Perché un biofiltro può perdere efficienza nel tempo?

Un biofiltro perde efficienza principalmente per problemi di distribuzione dell’aria, compattazione del materiale filtrante e condizioni non ottimali di umidità e nutrienti. Se il flusso non attraversa uniformemente il letto, si creano bypass che riducono drasticamente le prestazioni.

Quando è necessario intervenire su uno scrubber a monte del biofiltro?

Lo scrubber ha un ruolo fondamentale nel pretrattamento. Se non funziona correttamente (pH fuori range, inefficiente rimozione dei composti solubili), il biofiltro riceve un carico troppo elevato o non adeguato, compromettendone l’efficienza.
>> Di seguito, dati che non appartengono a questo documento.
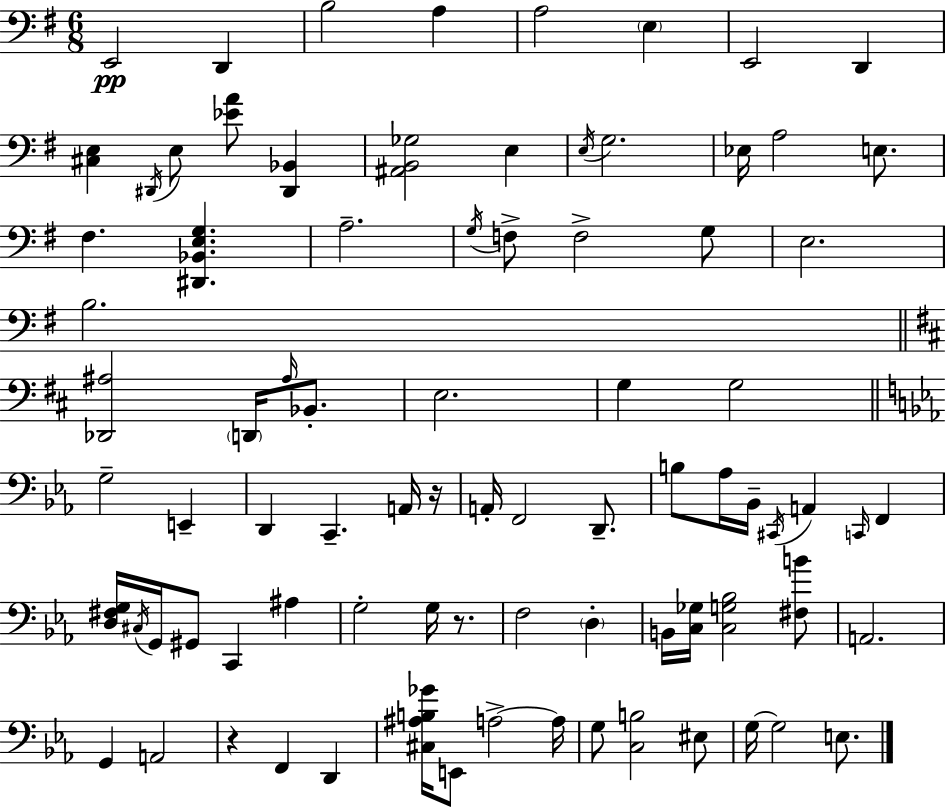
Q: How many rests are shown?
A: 3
Qual è il vantaggio di ottimizzare la distribuzione dell’aria?

Una distribuzione uniforme garantisce che tutto il volume filtrante venga utilizzato. Questo aumenta l’efficienza senza necessariamente aumentare le dimensioni dell’impianto, migliorando il rapporto costo/prestazione.

Un biofiltro è adatto a tutte le tipologie di COV?

No. I biofiltri funzionano meglio su composti biodegradabili e a bassa/media concentrazione. In presenza di solventi poco biodegradabili o concentrazioni elevate, è necessario integrare o modificare la tecnologia.